Tasks to carry out:
(a) Copy out the part of the metaverse article starting at "The reason this" and ending at "exchange of content.".
(b) According to the metaverse article, how long did it take mobile phones to reach the take-off stage?
(c) Continue the metaverse article from where it stops.

Source text:
*-*-*

By Srivatsa Krishna
A good foreword to the metaverse story would be something that might astonish you. Everyone today owns an iPhone or an Android/Android fork device. However, there existed a company called Nokia, which began as a pulp mill company 150 years ago. As recently as 2000-01, it accounted for 4% of Finland’s GDP, 20% of its export, and over 70% of the Helsinki stock exchange’s market capitalisation. What most people may not recall, though, is that Nokia made the first phone with a touch-screen; it also made the first phone with a web-browser, one of the first phones with a camera, and even an application store—all these much before Apple introduced the iPhone, which, of course, changed everything! Apple invented only the multi-touch function and the iOS platform—almost everything else in the first iPhone was invented prior to it, but this single product vertical is worth $1 trillion today!
The reason this is relevant for the metaverse story is that one should never assume that just because there are leaps in technology, users will follow. Sometimes, technology also can lead to users not following it, till something else much bigger comes along and disrupts—and builds on—the previous platform. Take the case of PCs today. The total installed base of PCs is only ~1 billion, and shipments are falling each year. Twenty years ago, if you had told someone that the mobile phones installed base would be about 5 billion today, they would have probably laughed at you. But that is exactly what happened, with mobile phones overtaking PCs to become the dominant mode of consumption and exchange of content.
Thus, while stupendous advances in both the speed and breadth of 5G communications are underway along with superior computing and storage power—all of which will enable the metaverse to take wings—the key question is whether it will it go to the PC way or the mobile phones way when it comes to user acceptance. Let us not forget it took mobile phones 15 years to reach the take-off stage and hit population-level saturation.

*-*-*

Available data:

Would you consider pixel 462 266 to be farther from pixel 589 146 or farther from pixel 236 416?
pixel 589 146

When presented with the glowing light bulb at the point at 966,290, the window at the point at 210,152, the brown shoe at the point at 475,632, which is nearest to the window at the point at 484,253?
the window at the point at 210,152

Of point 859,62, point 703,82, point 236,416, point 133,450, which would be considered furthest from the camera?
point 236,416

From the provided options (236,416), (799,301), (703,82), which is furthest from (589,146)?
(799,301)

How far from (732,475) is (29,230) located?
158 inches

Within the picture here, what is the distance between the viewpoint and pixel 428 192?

*-*-*

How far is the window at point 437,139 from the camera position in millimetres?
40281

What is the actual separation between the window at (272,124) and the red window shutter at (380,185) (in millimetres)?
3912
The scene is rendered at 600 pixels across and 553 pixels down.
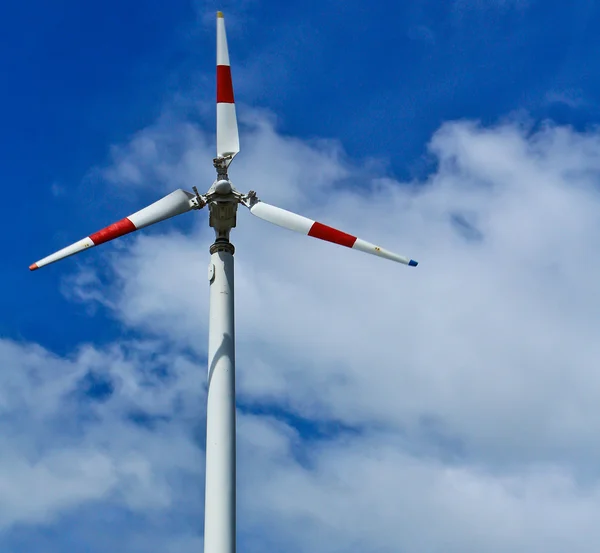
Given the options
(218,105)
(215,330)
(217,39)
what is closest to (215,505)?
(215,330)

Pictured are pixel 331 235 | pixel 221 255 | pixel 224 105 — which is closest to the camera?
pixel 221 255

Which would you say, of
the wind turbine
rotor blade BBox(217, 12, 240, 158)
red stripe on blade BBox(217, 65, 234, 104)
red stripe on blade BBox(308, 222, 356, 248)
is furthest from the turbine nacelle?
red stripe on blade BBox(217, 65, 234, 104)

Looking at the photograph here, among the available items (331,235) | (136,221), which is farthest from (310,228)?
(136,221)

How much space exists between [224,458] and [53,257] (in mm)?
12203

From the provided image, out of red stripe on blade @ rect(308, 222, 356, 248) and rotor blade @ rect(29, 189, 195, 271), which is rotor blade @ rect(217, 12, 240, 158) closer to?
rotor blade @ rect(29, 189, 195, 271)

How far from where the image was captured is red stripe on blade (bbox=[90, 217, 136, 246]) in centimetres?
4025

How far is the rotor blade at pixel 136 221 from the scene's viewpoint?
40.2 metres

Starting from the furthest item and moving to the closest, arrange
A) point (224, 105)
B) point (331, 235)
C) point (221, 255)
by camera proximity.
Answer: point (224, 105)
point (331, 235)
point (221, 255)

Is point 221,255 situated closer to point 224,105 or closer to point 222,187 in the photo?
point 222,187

*-*-*

Numbered answers:
(a)
The reason this is relevant for the metaverse story is that one should never assume that just because there are leaps in technology, users will follow. Sometimes, technology also can lead to users not following it, till something else much bigger comes along and disrupts—and builds on—the previous platform. Take the case of PCs today. The total installed base of PCs is only ~1 billion, and shipments are falling each year. Twenty years ago, if you had told someone that the mobile phones installed base would be about 5 billion today, they would have probably laughed at you. But that is exactly what happened, with mobile phones overtaking PCs to become the dominant mode of consumption and exchange of content.

(b) 15 years

(c)
Before all that, what is the metaverse? Metaverse is regarded by many as the next extension of the internet and will become the next big computing platform that will enable users to have a far richer and more immersive experience than they get today in a 2-D world. So, is the metaverse simply a better way to view the internet, on a new device in 3-D? It is a spectrum of digitally-enhanced worlds, organisations, and business models taking shape around us. This continuum will reshape public- and private-sector digital worlds alike, and imagination coupled with technology will open a world worth $5-12 trillion (if you believe the various consultants’ studies).
Today, much of the metaverse experience is in the world of gaming, and in some parts of manufacturing and industry. However, the total installed base of all gaming consoles in the world is only about 200 million today, far less than what is needed to saturate the population (which happens when, like electricity, it becomes invisible and ubiquitous). India is the world’s sixth-largest gaming market by revenue ($6 billion annually), but is well behind China and the US (both at $50 billion). Thus, it has considerable headroom for growth. There are some interesting applications of the metaverse, being used currently, and spreading rapidly across the world:
– The island nation of Tuvalu in the Pacific is expected to be amongst the first to sink substantially when climate change leads to an increase in sea levels. Tuvalu is now embarking on creating a metaverse of itself, which will preserve its culture and society today for posterity.
– BMW, the German automaker, has 30 factories globally, building over 100 variants of over 40 different car models and employing about 60,000 people. Imagine the complexity and variability that comes with such a vast manufacturing operation. Using the metaverse, BMW has created a digital twin of its factory, bringing together executives, planners, designers, engineers who collaborate in the metaverse. This has vastly simplified the process of manufacturing a car; it also has a tremendous impact on the bottom line of the company. It uses the NVIDIA platform to engineer the digital twin.
– At Stanford University, I witnessed the use of digital twins in teaching human anatomy. Using simple, retail-level AR (augmented reality)/VR (virtual reality) headsets, students can go inside a human body to understand how the body functions. At several US hospitals’ such as Johns Hopkins, surgeons wear a heads-up display while operating on a patient’s spine, to reach near 100% accuracy while touching parts not visible to the human eye.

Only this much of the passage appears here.